Most patients and their doctors have yet to realize that the future belongs to those with the best information.
When it comes to getting paid for services, running a medical practice today often feels little different than fighting a battle. At this stage of the battle, using a WW II analogy, The doctors should be building radar towers. The analogy... in the Battle of Britain, it was not the numbers nor degree of effort of the combatants that primarily determined the outcome in 1940. The advantage for the Brits was determined by a small group of pilots armed with better information technology. The Brits did not have better pilots, and did not have more planes, they had better information! They had radar!
So, to quote a movie line...
…"There's a war out there, old friend, a world war. And it's not about who's got the most bullets, it's about who controls the information. What we see and hear, how we work, what we think, it's all about the information!"
--Cosmo to Martin Bishop, in Sneakers” - http://humanities.uchicago.edu/faculty/mitchell/glossary2004/information.htm
A small group of patient-oriented physicians with better information technology could turn the tide on the current power-elite of our dysfunctional healthcare system.
In order to bring the metaphor closer to home, just recognize that doctors can’t even take care of patients without information. Those who control the patients’ information, or have the best information, control the actions of patients and their doctors.
In the U.S., we are on a path where eventually, mega-billion dollar enterprises and/or the government are increasingly controlling healthcare information (and patient care). The information they have is terribly flawed because it is based almost solely on claims data. However, these power-elites have the only real data regarding patients. As a result, these entities are the ones “winning the war.” The losers are usually patients and their doctors.
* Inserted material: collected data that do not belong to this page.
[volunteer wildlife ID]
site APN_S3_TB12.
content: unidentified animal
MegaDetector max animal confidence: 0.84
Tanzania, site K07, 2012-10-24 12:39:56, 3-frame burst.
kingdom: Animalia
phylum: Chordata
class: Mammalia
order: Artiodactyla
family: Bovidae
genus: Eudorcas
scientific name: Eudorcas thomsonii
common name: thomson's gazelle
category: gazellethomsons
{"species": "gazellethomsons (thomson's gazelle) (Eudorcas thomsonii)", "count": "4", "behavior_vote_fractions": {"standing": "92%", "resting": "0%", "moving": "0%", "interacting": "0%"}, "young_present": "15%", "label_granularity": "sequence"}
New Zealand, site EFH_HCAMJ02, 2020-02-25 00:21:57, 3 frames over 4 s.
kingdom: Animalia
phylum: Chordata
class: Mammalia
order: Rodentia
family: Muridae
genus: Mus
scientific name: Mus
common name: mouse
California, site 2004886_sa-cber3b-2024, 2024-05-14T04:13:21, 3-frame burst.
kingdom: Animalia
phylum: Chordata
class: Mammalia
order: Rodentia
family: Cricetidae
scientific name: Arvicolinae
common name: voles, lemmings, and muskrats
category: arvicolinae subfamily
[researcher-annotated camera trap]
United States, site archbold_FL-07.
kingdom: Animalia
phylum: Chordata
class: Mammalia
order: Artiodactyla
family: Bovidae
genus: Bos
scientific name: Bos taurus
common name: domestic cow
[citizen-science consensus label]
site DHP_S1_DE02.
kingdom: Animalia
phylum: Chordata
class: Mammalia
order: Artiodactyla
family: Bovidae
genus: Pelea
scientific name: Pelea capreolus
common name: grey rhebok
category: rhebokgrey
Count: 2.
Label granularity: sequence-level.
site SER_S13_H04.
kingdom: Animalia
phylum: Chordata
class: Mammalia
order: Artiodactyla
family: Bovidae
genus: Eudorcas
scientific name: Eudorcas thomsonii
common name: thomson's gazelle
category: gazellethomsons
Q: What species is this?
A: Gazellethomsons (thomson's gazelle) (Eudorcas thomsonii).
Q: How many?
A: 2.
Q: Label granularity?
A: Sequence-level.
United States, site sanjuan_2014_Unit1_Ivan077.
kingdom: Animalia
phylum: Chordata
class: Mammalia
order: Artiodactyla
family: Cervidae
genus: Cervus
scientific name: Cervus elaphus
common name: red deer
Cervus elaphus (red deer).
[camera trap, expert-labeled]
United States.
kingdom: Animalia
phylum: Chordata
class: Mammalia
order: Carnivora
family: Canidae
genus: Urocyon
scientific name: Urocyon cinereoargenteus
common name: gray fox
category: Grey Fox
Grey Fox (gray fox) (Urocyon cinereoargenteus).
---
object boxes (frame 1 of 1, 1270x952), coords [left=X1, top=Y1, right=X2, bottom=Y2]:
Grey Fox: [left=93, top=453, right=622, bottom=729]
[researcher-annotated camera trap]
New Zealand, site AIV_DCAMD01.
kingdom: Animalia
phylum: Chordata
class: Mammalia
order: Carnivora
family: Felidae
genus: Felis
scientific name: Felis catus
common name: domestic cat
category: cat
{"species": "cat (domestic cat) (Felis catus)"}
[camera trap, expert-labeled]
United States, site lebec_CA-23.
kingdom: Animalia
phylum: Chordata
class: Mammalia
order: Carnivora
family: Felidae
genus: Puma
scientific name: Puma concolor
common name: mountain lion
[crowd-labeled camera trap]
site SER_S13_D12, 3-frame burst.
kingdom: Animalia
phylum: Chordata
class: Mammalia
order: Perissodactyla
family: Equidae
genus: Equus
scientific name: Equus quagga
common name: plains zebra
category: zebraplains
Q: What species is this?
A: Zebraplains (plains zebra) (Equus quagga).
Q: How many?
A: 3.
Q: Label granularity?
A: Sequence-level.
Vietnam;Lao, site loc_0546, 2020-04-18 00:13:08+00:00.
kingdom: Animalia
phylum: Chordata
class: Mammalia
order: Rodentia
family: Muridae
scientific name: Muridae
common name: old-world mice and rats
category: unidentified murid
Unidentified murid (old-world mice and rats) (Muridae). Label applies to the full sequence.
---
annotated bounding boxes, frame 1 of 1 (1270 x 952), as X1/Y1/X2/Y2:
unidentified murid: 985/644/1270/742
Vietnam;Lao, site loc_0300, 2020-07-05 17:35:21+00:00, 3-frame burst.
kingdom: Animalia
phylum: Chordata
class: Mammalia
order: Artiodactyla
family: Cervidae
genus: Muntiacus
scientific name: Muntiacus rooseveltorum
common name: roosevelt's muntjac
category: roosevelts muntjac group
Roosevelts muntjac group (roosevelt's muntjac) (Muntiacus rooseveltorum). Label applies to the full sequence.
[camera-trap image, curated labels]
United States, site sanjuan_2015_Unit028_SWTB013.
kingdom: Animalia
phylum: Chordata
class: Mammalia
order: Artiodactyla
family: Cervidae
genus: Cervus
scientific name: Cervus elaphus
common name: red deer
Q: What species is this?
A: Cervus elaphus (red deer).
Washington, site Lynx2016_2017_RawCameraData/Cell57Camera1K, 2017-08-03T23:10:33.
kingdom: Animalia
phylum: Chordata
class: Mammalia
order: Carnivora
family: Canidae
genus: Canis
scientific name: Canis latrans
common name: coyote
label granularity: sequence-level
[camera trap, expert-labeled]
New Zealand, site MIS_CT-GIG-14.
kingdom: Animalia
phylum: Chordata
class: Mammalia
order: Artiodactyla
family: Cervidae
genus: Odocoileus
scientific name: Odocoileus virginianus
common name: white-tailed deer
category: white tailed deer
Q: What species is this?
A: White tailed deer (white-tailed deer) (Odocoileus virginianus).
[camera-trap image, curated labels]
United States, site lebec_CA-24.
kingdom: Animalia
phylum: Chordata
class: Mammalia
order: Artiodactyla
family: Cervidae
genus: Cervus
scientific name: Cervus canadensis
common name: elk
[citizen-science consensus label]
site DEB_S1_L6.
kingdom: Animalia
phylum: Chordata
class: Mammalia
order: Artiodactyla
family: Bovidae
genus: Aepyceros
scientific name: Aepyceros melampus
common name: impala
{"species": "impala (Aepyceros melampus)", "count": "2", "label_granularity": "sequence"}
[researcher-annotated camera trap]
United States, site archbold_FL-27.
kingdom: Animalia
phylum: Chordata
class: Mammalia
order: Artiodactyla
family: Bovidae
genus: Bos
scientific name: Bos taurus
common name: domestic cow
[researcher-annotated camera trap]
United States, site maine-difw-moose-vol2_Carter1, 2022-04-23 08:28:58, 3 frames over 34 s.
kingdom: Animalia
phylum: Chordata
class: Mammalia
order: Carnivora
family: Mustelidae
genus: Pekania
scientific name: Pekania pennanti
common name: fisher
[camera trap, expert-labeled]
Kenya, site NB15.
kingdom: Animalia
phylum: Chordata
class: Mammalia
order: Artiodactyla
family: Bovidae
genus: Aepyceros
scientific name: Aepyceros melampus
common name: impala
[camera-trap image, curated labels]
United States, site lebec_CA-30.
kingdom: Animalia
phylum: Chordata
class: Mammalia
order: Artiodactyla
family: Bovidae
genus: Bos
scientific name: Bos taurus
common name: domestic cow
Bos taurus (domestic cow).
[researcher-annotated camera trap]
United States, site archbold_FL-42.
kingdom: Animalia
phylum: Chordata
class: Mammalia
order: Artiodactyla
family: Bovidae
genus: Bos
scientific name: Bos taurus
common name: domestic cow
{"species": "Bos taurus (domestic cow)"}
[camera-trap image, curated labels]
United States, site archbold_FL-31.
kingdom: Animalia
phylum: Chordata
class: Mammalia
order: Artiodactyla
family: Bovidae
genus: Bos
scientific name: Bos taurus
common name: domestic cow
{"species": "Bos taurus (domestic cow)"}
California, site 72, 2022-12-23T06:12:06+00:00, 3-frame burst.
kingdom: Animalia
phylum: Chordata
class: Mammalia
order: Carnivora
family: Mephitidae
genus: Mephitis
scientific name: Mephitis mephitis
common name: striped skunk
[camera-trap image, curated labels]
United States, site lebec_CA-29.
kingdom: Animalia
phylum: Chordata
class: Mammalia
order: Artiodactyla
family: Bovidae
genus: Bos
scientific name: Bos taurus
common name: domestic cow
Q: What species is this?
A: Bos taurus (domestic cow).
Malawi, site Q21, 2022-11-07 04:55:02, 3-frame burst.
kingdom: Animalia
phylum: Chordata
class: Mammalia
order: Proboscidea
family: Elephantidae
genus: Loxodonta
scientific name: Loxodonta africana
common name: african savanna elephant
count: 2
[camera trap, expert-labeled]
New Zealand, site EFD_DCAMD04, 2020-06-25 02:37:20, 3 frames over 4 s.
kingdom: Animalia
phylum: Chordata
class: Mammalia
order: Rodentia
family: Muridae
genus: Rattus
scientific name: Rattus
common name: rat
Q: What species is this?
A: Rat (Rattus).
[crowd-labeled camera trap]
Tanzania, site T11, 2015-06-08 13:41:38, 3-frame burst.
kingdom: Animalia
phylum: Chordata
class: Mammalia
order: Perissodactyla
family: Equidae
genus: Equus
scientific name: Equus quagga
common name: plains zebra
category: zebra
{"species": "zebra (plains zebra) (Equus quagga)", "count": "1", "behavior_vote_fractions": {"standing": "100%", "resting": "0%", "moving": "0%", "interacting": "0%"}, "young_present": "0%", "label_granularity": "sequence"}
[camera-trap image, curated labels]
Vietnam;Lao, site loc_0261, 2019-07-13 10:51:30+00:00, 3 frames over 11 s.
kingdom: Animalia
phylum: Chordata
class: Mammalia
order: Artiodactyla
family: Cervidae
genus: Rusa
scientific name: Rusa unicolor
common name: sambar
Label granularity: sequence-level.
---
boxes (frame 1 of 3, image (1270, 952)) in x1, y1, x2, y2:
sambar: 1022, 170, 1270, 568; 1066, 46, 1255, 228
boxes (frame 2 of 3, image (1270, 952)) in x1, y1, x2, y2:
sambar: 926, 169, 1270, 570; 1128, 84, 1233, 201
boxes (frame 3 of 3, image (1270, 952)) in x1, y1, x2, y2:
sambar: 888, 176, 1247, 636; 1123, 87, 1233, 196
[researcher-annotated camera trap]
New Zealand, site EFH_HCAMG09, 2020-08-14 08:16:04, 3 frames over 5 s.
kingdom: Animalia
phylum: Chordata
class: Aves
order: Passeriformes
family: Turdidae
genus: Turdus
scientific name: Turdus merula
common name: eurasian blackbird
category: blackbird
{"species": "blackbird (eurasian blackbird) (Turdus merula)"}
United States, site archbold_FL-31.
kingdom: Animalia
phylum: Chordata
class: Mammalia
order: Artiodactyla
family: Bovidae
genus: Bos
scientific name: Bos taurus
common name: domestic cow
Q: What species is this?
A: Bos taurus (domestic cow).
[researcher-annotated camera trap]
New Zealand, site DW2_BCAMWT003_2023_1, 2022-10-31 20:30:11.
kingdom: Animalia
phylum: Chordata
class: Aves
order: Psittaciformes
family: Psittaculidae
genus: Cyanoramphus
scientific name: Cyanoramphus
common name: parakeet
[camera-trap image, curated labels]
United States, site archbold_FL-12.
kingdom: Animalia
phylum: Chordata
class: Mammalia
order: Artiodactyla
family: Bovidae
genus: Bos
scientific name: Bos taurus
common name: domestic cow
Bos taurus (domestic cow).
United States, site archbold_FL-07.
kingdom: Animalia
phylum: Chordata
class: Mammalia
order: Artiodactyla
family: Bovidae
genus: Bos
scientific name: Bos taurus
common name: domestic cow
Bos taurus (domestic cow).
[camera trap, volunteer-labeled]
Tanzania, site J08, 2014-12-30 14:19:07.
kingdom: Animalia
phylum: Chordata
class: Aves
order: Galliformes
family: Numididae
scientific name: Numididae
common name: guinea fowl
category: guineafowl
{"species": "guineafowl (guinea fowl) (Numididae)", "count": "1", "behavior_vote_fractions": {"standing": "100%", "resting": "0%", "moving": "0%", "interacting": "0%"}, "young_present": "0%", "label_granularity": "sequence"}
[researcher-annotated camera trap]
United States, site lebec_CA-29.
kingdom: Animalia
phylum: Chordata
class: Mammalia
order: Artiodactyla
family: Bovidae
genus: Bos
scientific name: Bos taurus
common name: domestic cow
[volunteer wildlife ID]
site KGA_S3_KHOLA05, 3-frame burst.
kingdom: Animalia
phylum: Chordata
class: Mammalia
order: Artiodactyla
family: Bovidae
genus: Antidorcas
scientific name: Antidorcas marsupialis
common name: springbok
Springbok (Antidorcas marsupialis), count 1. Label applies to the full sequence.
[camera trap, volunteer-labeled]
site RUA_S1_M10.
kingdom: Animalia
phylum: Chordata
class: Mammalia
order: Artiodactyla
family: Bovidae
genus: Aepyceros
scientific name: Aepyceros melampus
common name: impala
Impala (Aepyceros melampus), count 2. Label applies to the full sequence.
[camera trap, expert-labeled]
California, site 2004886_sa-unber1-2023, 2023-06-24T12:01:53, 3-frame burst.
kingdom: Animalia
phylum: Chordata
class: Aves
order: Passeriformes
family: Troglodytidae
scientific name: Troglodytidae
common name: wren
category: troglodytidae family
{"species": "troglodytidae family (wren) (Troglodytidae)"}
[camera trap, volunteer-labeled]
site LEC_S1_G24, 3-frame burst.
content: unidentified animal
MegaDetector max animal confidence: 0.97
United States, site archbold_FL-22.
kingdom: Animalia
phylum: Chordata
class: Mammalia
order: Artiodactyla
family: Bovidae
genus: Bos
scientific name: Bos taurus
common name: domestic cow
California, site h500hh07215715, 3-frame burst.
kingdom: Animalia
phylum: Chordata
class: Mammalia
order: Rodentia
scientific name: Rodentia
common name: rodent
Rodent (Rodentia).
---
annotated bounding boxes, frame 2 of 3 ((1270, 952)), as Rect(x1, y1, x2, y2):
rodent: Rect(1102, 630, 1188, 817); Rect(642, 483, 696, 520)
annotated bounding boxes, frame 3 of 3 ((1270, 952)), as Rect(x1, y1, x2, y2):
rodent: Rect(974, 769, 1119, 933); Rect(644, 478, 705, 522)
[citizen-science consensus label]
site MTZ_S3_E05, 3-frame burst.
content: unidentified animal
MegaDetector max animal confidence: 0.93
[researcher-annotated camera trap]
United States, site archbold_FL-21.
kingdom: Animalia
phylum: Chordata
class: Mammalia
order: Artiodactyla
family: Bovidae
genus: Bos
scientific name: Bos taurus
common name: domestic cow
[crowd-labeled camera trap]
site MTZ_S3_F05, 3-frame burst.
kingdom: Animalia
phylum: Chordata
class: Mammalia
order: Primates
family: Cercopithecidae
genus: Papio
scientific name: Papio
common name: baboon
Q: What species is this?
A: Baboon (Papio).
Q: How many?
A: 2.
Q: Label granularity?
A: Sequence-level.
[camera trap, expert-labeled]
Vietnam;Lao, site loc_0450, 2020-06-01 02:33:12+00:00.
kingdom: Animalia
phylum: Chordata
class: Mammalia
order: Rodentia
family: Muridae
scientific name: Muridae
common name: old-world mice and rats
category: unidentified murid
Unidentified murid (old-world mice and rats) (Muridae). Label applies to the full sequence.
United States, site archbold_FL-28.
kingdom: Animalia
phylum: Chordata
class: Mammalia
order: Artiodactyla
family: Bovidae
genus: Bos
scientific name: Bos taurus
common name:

For patients and their doctors to win, they will have to roll up their sleeves and develop better information technology based on more than just providing claims data, and they must insist on having ownership-control of that information. Few doctors realize that the value of the information in their patient database will soon be far greater that the value of the system itself. Increasingly, enlightened physicians are willing to make the necessary investments today in order to reap tremendous benefits tomorrow. The key is to implement electronic records that allow clinicians and their patients to own and improve the information within, and to be able to prove the superior results.
Ideally, patients will be incentivized to increasingly take the initiative and seek the best information available to them regarding their issues (i.e. Personal Medical Home?), and see that their doctors have the most complete record of their personal health information (i.e. Personal Health Record or PHR?). Doctors would be wise to take the lead and show their patients how to best do this. This is best facilitated by being able to instantly deliver the most effective approaches to patient problems (i.e. Evidence Based Medicine?)
For information technology to work for doctors and patients, the clinicians have to be able to turn a lot of data into true information. Doctors have to have the best tools to pool information (i.e. Interoperability and Registries) and do this in a fashion that has the intent of improving the well-being of patients. Clinicians must develop the means to have valid data-information to take to those paying for healthcare. Doctors must be positioned to show "payers" that their practices are delivering a superior service at a lower cost. As a result, doctors might even be in a position to limit their "participation" to only the "health plans" that adequately reward them for their efforts and focus on valid measures of patient well-being. Would it not be great if doctors could then decide what payers to allow to participate in their practices rather than the reverse? This is possible if clinicians work together and look for the common good. It will not happen if clinicians continue to do little more than criticize, and continue to produce gobblity-goop records.
The industry/government approach, to date, has been extremely flawed. For example, there is a real risk with Stark Law Exemptions where hospitals and other, large corporate entities may now provide health information technologies to physicians. This often has the result of further empowering the heavily-moneyed entities that tend to be in control of healthcare in this nation. Unfortunately, true healthcare reform will not be possible by putting the industry or the government in charge of the information. The patients must be in charge, and patients need trusted advocates to help them best manage their information. In a healthy system, this should be a physician of the patient's choosing. In the current environment in the U.S., the Stark Law Exemptions have sometimes encouraged just the opposite. Patients and their physicians are losing more control over patient health information.
Finally, ensuring that there is true information interoperability is the only way to keep things from turning very dark. This will only happen if physicians and other patient advocates step up and become information specialists and demand affordable interoperability. They must insist on interoperability standards that facilitate patient ownership of their information.
The future well-being of U.S. healthcare will be largely determined by how well patients and their trusted physicians control and utilize information technology. The other approaches will result in more war games as the industry remains focused on chasing dollars instead of taking care of patients.
At SOAPware, we will continue to participate in initiatives to empower physicians deserving of their patient's trust.